Consultants, think tanks, and business schools study nearly every element of modern business. There’s no shortage of studies regarding the various decision-making processes at work in most modern enterprises, and there are more studies on productivity, inventory management, and compensation than you can shake the proverbial stick at. Yet one area – favoritism - is woefully under-studied, which is a shame, because one of the few recent studies on the topic suggests that while executives overwhelmingly view it as a bad practice, an even larger majority admit to having used it themselves.
Favoritism is Widespread
A 2011 survey of executives at large organizations by research and consulting firm Penn Schoen Berland for Georgetown University’s McDonough School of Business found that when it comes to promoting employees, favoritism is rampant. This is in spite of the fact that most of those organizations have policies in place to reduce the incidence of favoritism. The study does not suggest the cost or other impact of widespread favoritism, however, and this illustrates the problem in studying such things as favoritism and its related problems, cronyism and nepotism. Although 83 percent of executives agree that favoritism leads to poorer decisions, neither they, nor the study, tell just how much poorer those decisions are.
Favoritism in Top Management
Another study, conducted in 2004 by the consulting firm Watson Wyatt, found that a significant minority of employees questioned the integrity of top management, and of those, 62 percent cited hypocrisy and favoritism as their reason. This leads to a decline in job commitment, a troubling sign for companies concerned with retaining good employees as the economy improves. Indeed, nearly a third of those surveyed in the Watson Wyatt study said they would leave their current employer if they could. Taken together, the Georgetown and the Watson Wyatt studies confirm the conventional wisdom that favoritism is bad for an organization, both for the quality of the decisions made by those promoted via favoritism, and for the practice’s impact on other employees. Another study challenges that conventional wisdom, however.

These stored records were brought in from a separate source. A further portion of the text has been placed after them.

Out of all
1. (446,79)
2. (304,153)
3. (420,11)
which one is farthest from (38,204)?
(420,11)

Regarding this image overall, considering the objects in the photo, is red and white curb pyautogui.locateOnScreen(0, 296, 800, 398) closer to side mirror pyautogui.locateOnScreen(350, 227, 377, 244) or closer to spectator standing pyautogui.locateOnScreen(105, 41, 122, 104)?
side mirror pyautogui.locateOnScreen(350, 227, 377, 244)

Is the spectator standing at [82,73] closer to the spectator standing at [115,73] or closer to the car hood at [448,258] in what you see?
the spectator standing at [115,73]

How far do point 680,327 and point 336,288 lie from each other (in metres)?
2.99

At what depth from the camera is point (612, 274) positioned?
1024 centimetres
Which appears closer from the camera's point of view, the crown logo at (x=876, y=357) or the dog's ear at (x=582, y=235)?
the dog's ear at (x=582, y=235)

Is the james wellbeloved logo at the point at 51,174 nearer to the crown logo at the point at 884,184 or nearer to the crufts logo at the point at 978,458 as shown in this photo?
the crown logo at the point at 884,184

Favoritism as a Positive Tool
A 2013 study by the Sauder School of Business at the University of British Columbia, explores workplaces whose managers employ favoritism by giving preferential treatment to their top performers. Those favored workers, in turn, respond with continuously superior results; if they slip, the manager switches favorites. This study suggests that treating all workers equally reduces workers’ incentive to excel. The key to playing favorites without creating resentment in the rest of the workforce has two elements: treat everyone reasonably well, but give a little better treatment to those who are performing the best. When favoritism is based on job performance, the study suggests, other workers are more likely to accept it. Of course, it may also be the case that any worker can claim the “favorite” title by turning in a better performance. This study also shows a cultural side to performance-based favoritism, with preferential treatment of star employees being more prevalent in the U.S., and a more egalitarian approach taken in Asian, European and Canadian workplaces.
An overwhelming majority of the executives polled in the Georgetown study saw favoritism at work in their organizations. A far smaller percentage of the workers included in the Watson Wyatt study saw favoritism as a major problem in their organizations. The third study, from the University of British Columbia, suggests that there’s “good,” job-oriented favoritism, and “bad” favoritism, which is based on other attributes less under the control of workers. It may also explain the difference between the first two studies: perhaps the executives in the first group reported all forms of favoritism, while the workers in the second group reported their negative attitudes about “bad” favoritism. What’s clear is that favoritism is a topic that’s still misunderstood and needs more study.